Being the #3 is analog temp controlled, I am wondering should i put a few hundred more into a pellet style smoker/grill. Spent about $900 with shipping plus accessories on the #3 and thinking of getting a cookshack pg500 instead or a yoder or treager...

Any thoughts?


----------



## themule69 (Aug 20, 2013)

Pellet burners do not produce a lot of smoke.You can add a AMNPS or a AMNTS.

Happy smoken.

David


----------



## longevity (Aug 20, 2013)

themule69 said:


> Pellet burners do not produce a lot of smoke.You can add a AMNPS or a AMNTS.
> 
> Happy smoken.
> 
> David


Thanks David, 

I guess adding more smoker boxes will help, but wondering if it is worth getting a pellet grill or just focusing on a better electric smoker. I got a viking grill for dirt cheap and the thing works but propane is bland. 

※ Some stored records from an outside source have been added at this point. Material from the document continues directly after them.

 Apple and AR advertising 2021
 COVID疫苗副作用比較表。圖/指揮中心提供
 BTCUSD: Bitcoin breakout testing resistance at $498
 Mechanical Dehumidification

Do you have a pellet smoker/grill?


----------



## striper (Aug 20, 2013)

Highly recommend a Yoder 640.  Then if you want heavy smoke add the amzn tube.


----------



## fwismoker (Aug 20, 2013)

If you want set it and forget it there are more options than electric or pellet thanks to automatic temperature smokers.


----------



## seenred (Aug 20, 2013)

My pellet burner is a Rec Tec, and I have to say that I disagree with those who say you can't get good smoke in a pellet pooper.  At low and slow smoking temps (from 180* to 250*), which is where I do most of my smoking, my Rec Tec makes plenty of good smoke.  It is true that if you run it at hotter temps (say 300* and above), it doesn't produce a lot of smoke.  For that reason, I do keep an AMNTS to add extra smoke flavor to foods.  What I like best about the my pit is its versatility.  I can slow smoke a perfect brisket at 225* for 20 hours with a temp variation of less than 5 degrees; or I can put the sear kit in there and crank the temp up to 500* to grill a steak to perfection.  

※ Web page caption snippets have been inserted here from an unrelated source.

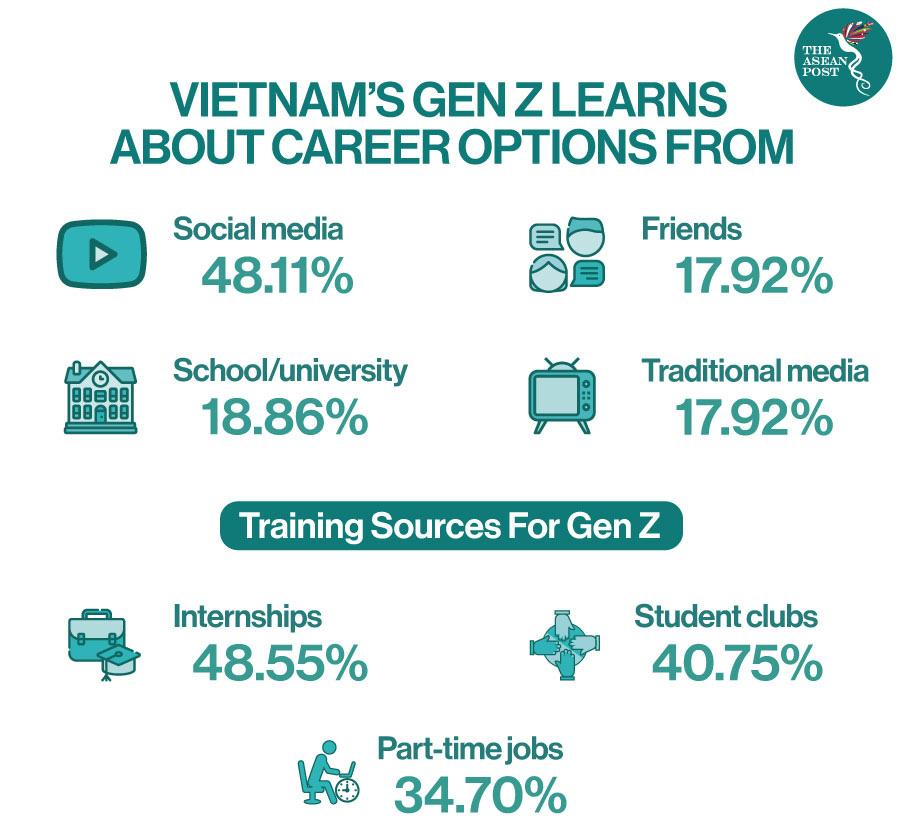 Thế hệ Z: Làn sóng mới trên thị trường lao động Việt Nam-1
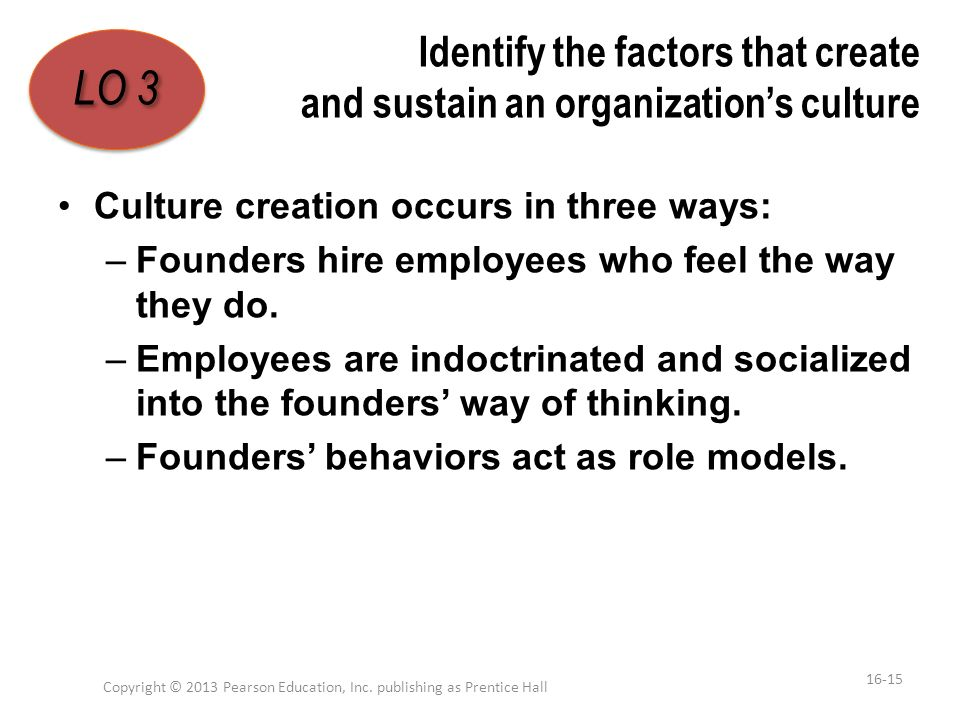 Identify the factors that create and sustain an organization's culture Culture creation occurs in three ways: –Founders hire employees who feel the wa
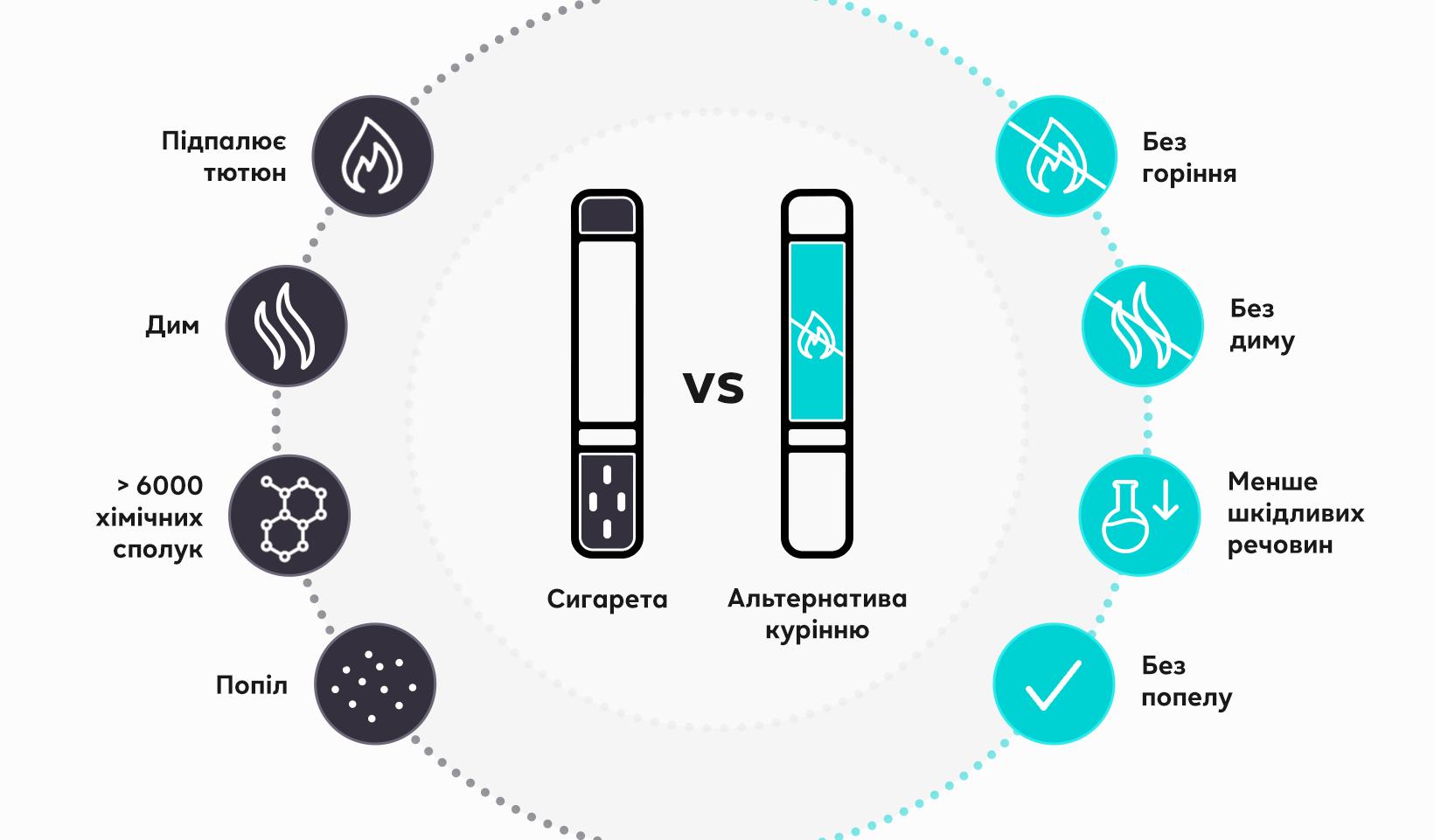 Інфографіка: різниця між сигаретою та IQOS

I used to cook on an electric smoker (MES40), and liked it a lot...but its hard to beat the flavor you get from cooking food in a wood fired pit.  That being said, there are lots of members here who use those Smokin It rigs.  I've seen lots of very positive reviews.  If you're having trouble getting the temp above 180*, you might want to get in touch with their customer service...I'm sure it should be getting hotter than that, and if its not they should do whatever it takes to help you make it right.

Good luck!

Red


----------



## riblet1 (Aug 29, 2013)

longevity said:


> Hi Guys,
> 
> 
> 
> ...



Something isn't right I have a #3 and i smoke @ 225deg all day long.


----------



## scootermagoo (Aug 29, 2013)

SeenRed said:


> My pellet burner is a Rec Tec, and I have to say that I disagree with those who say you can't get good smoke in a pellet pooper.  At low and slow smoking temps (from 180* to 250*), which is where I do most of my smoking, my Rec Tec makes plenty of good smoke.  It is true that if you run it at hotter temps (say 300* and above), it doesn't produce a lot of smoke.  For that reason, I do keep an AMNTS to add extra smoke flavor to foods.  What I like best about the my pit is its versatility.  I can slow smoke a perfect brisket at 225* for 20 hours with a temp variation of less than 5 degrees; or I can put the sear kit in there and crank the temp up to 500* to grill a steak to perfection.
> 
> I used to cook on an electric smoker (MES40), and liked it a lot...but its hard to beat the flavor you get from cooking food in a wood fired pit.  That being said, there are lots of members here who use those Smokin It rigs.  I've seen lots of very positive reviews.  If you're having trouble getting the temp above 180*, you might want to get in touch with their customer service...I'm sure it should be getting hotter than that, and if its not they should do whatever it takes to help you make it right.
> 
> ...


SeenRed has hit it spot on:  the higher the temp desired, the less smoke a pellet pooper will produce.  They burn really clean at high temps.  Although, at the normal smoking temp of 225, Reefer Madness produces a very nice quantity, and quality, of smoke. I generally use 100% hickory pellets and do occasionally supplement with an AMNPS burning 100% hickory as well.  Either way, the flavor is great...........not overpoweringly smoky, just right, if you ask me, especially the next day after the flavors meld.  AND, if a smoke ring is important to you, which it is to me, a pellet pooper is going to give you that.  So far, I am very happy with my reefer conversion.  It's the best of both worlds; you are technically burning wood and it is a "set it and forget it" type of set-up.  I have been doing all night smokes and I get to sleep, and I like to sleep, lets just establish that right now.  I will be doing 2 pork butts this labor day weekend along with 3 to 6 racks of BBs.........CAN"T WAIT!!!  As I have been using the smoker more and more, it is developing a beautiful seasoning on the interior, and, in my opinion, that seasoning is imparting it's own character on the food that is being cooked in there.  Is that something and electric can do?  I don't know, maybe I'm nuts, but that is what I think.  I love the smell the thing gives off, even when it is not running!!  It's like crack (I'm guessing).


----------